Quantile-Quantile (Q-Q) plots are graphs used to verify the distributional assumption for a set of data. The relatively linear relationship for all data sets justifies the use of ANOVA to test for the significant difference. From the QQ plot, the residuals nearly form a linear line, and we can find out that the assumptions of normality are met.

qqnorm(residuals(model))
qqline(residuals(model))

Residuals vs. Fits Plot is a common graph used in residual analysis. It is a scatter plot of residuals as a function of fitted values, or the estimated responses. From the Residuals vs. Fits plot, the distribution of points seems random although we can see a few outliers and some linearity. Overall, it is not worried.

plot(fitted(model),residuals(model))

4. Alternatives to Null Hypothesis Statistical Testing

In addition to the NHST performed in the previous section, we will also conduct alternative evaluation, resampling statistics and confidence intervals.

4.1 Resampling Statistics

Resampling Statistics is a computational approach that draw a sample from your target population(s) and use techniques to randomly resample in order to generate an empirically derived estimate of the sampling distribution of your statistic.

Resampling techniques depend upon repeated rerandomization or simulation of a sample. In the end, the accuracy of the initial F-statistic may be detemined. Resampling was conducted using a loop. The number of iterations was done to be 10,000. Inside the loop, a random sample is generated, ANOVA is conducted. A histogram of the array represents the shape of the Probability Density Function (PDF).

> _SOURCE MATERIAL_:
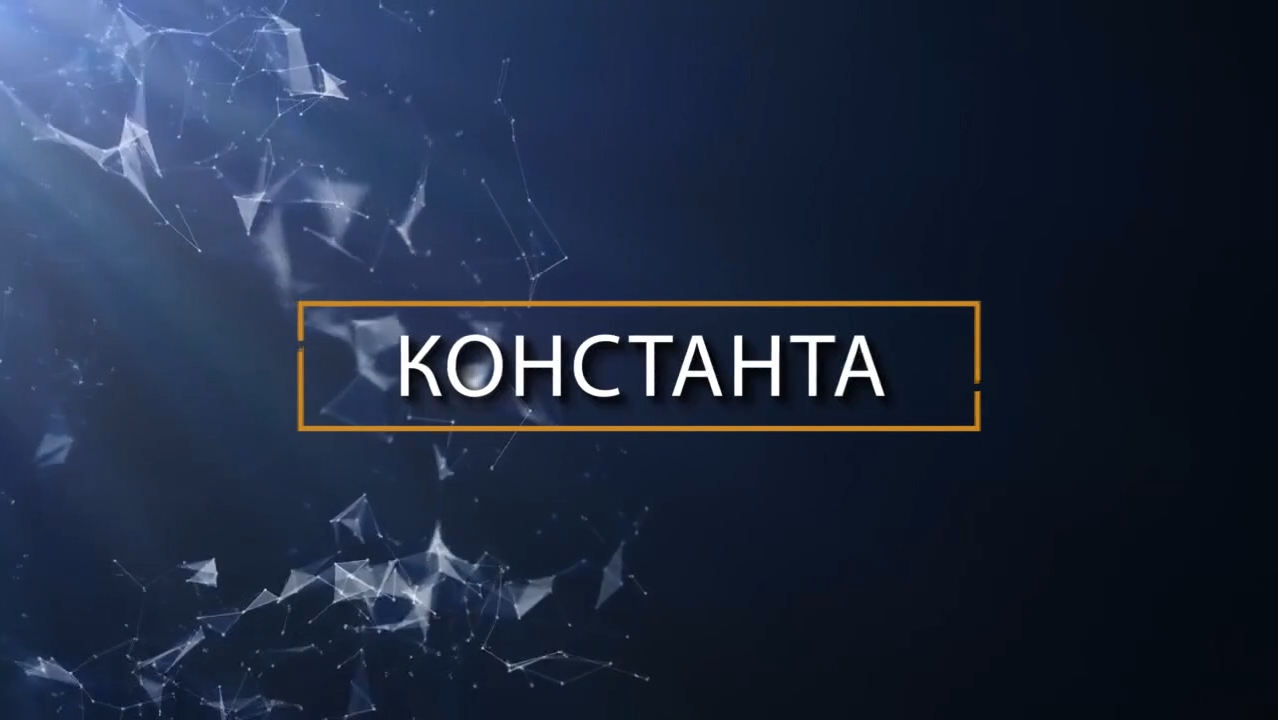 КОНСТАНТА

> _PROBLEM 1_:
In the passage on Q-Q plots and resampling, write out the part starting at "Quantile-Quantile (Q-Q) plots" and ending at "qqnorm(residuals(model))", swapping "ANOVA" for "analysis of variance".
> _PROBLEM 2_:
According to the passage on Q-Q plots and resampling, how many iterations did the resampling loop run?
> _PROBLEM 3_:
Pick up the passage on Q-Q plots and resampling after its final sentence and keep writing.

> _OUTPUT 1_:
Quantile-Quantile (Q-Q) plots are graphs used to verify the distributional assumption for a set of data. The relatively linear relationship for all data sets justifies the use of analysis of variance to test for the significant difference. From the QQ plot, the residuals nearly form a linear line, and we can find out that the assumptions of normality are met.

qqnorm(residuals(model))

> _OUTPUT 2_:
10,000

> _OUTPUT 3_:
Fvals <- 0 
num_iter <- 10000 
for (i in 1:num_iter) {
  Diamondsample <- Diamond[sample(nrow(Diamond), sample_size),]
  Fvals[i] <- summary(aov(Diamondsample$price ~ Diamondsample$colour+Diamondsample$clarity))[[1]][["F value"]][1]
}
hist(Fvals, freq = FALSE, xlab = "F-value", main = "Probability Density Function (PDF) from Resampling")

While the PDF has the same general shape as the F-distribution (df = 1), we can figure out the actual probability of F-values that fall above previous determined critical value (F-statistic = 3.84).

Fcrit <- 3.84
length(which(Fvals>Fcrit))/length(Fvals)

## [1] 0.0391

4.2 Confidence Interval

We use a 95% confidence level and try to calculate the confidence interval. we will assume that we are working with a sample (N=200) standard deviation rather than an exact standard deviation. The 95% confidence interval of price is [4,557.66, 5,532.59]

Diamondsample_mean <- mean(Diamondsample$price)
Diamondsample_sd <- sd(Diamondsample$price)
Diamondsample_n <- length(Diamondsample$price)
error <- qt(0.975,df=Diamondsample_n-1)*Diamondsample_sd/sqrt(Diamondsample_n)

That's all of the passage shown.